Milkman came to our building (in the Bronx) until I was about 3 or so before I can remember him, then we got a big milk vending machine in the basement near the laundry room. I don’t remember much about it–it was gone by about '75 at the latest–but I do remember it had ordinary and skim and chocolate milk, which came down a chute into the front. I think it was smallish, sturdy bottles and I have no idea what the prices were.

And, BTW, yea verily, skim milk sucked mightily in those days. I know it had been made for centuries by then but for some reason what was sold in stores was thin and indescribably bad-tasting and a ghastly shade of light blue. It wasn’t until I started dieting seriouly in my mid-thirties that I dared to try it again.

As a kid, I remember home delivery of milk, & other dairy products. They were put in an insulated metal box at the back door. (I think my mother just threw the box away recently – she had continued to use it for storage for about 25 years after they stopped delivering milk.)

But recently, on business travel, I was in Fargo, ND. And discovered that they still have home delivery in the Fargo, ND/Moorhead, MN area. Plus they deliver cheese, orange juice, etc. All from the local farmer-owned co-op dairy: Cass-Clay Co-op

I remember…back when milk was 4 cents a bottle. You could buy tokens from the milkman or the dairy, but a lot of people just left the change in the empty bottles that were left out to be collected. I must have been about 5 or 6 when I hit on the nefarious scheme of STEALING milk money from the neighbours’ bottles: I must have amassed about 10 whole cents, which I then took to the local dairy to buy lollies {see, in them days, 10 cents could buy you a WHOLE lot of lollies. God, I’m 36 and I sound like Abe Simpson}. Sadly, my career as a master-criminal was thwarted by Mr Rudd, the dairy owner, who marched me straight home to my parents. You see, Watson, THE COINS WERE STILL WET, and his keen logical mind led him to the inescapable conclusion that they had been STOLEN from FRESHLY RINSED MILK BOTTLES!

We used to have milk in school in Australia when I was a kid. At recess everyone guzzled down a little bottle of milk (a third of a pint IIRC) before going about their normal activities. There were several spots around the school with crates of these little bottles.

It is school milk that has put me off drinking a straight glass of milk . I can drink a milk- shake and have it on cereal.
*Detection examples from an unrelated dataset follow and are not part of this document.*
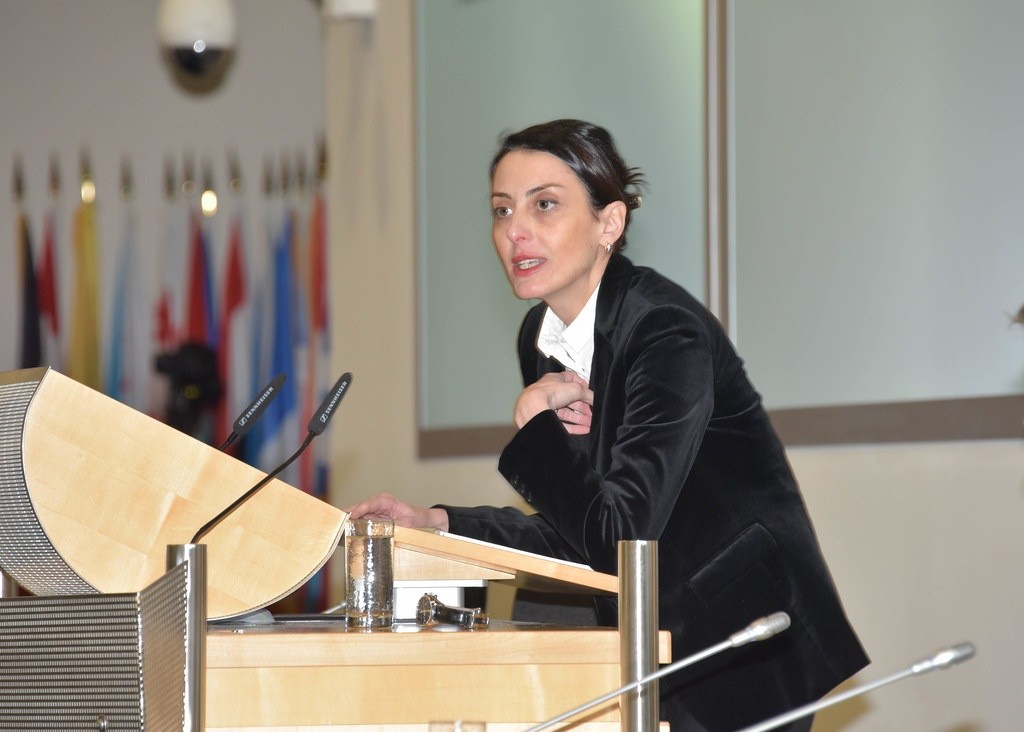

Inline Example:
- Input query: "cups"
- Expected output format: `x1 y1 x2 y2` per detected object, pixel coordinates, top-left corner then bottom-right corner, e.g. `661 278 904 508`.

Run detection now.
344 518 395 634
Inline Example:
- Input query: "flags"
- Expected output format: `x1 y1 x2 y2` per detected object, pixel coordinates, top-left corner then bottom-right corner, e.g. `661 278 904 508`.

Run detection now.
14 132 329 620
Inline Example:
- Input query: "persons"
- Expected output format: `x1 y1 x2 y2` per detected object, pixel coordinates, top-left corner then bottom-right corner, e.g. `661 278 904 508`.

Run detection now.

But a glass of milk , no. The reason was that most days the milk came to us warm and sometimes on the turn . That used to turn my stomach.

What made it worse was that ,when I became more senior in the school ,I was put in charge of the distribution. The milk crates sat outside in the sunshine , some was inevitably spilt , that turned sour and that smell hung around for ever. Very off-putting.